These posts have been filed under: ‘writing’.
18 December 2009 / Naomi
I’ve just read the best advice I’ve ever seen on this subject in Bryan A Garner’s book The Elements of Legal Style (2nd ed., OUP 2002, p.207). It’s worth quoting at some length:
Gender-neutral language isn’t about political correctness; it’s about credibility. Regardless of how you may feel about the old “rule” that the masculine he includes the feminine she – whether you detest it or you like it – you’ll need to handle the English language with some care to have credibility with a wide range of readers.
This isn’t an easy task. On the one hand [some] readers …. will think you’re crazy if you write he/she, s/he, or (s)he. They’ll know you’re crazy if you write – as one book author has – s/he/it. On the other hand, [readers of a different sort] will think you’re a troglodyte if you use he to refer to readers generally – as if the feminine were the unstated exception swept into the masculine rule of our language.
Is there no way to win over your readers, then?
Yes, there is. It takes some skill and a lot of effort. With those two things, you’ll be able to produce a style that never induces readers to consider your personal biases. If your point is that you want to induce this reaction, then you’re rebuffing some of your readers – something you may willingly do unless you have a client whose money and perhaps even freedom are on the line. If you’re trying to persuade someone on a point unrelated to sexist language, then the issue shouldn’t even arise.

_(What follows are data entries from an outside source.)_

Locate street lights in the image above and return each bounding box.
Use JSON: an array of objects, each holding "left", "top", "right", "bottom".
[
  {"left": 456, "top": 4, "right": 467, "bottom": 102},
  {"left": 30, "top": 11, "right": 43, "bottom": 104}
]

Garner goes on to demonstrate various specific techniques: weeding out pronouns (e.g. ‘a claimant in this situation should do this or that’ instead of ‘if a claimant is in this situation, he should do this or that’); pluralising (‘if claimants are in this situation, they should do this or that’); using the 2nd person and imperative voice (‘if you are in this situation, do this or that’); and several others.
But his key insight is that – if you are writing on someone else’s behalf, and seeking to persuade – it doesn’t matter whether the feminists or the troglodytes are right. What matters is that if you side visibly with either, you’ll risk annoying someone. The only way to be reasonably sure not to annoy any reader is to make the issue disappear from sight.
12 November 2009 / Michael
The opposite of ‘unfair’ is ‘fair’. Not ‘not unfair’.
So write “The Respondent has not shown a fair reason for the dismissal”, rather than “The Respondent has not shown a not unfair reason for dismissal”.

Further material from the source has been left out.